## Task requirements
Copy out, word for word, the lines of the material from the one containing "From the observer's" through the end of the material, both ends included.

## Supplied data

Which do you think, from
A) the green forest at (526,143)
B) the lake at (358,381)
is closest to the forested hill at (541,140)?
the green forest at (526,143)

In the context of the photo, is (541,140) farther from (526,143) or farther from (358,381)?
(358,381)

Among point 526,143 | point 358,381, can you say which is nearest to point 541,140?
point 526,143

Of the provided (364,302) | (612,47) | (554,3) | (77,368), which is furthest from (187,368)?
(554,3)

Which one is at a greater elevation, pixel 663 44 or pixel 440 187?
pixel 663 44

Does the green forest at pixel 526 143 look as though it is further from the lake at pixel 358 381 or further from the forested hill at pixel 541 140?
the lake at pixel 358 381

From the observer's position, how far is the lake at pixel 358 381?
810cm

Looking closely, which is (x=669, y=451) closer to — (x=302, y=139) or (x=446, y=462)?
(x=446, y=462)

## The output
From the observer's position, how far is the lake at pixel 358 381?
810cm

Looking closely, which is (x=669, y=451) closer to — (x=302, y=139) or (x=446, y=462)?
(x=446, y=462)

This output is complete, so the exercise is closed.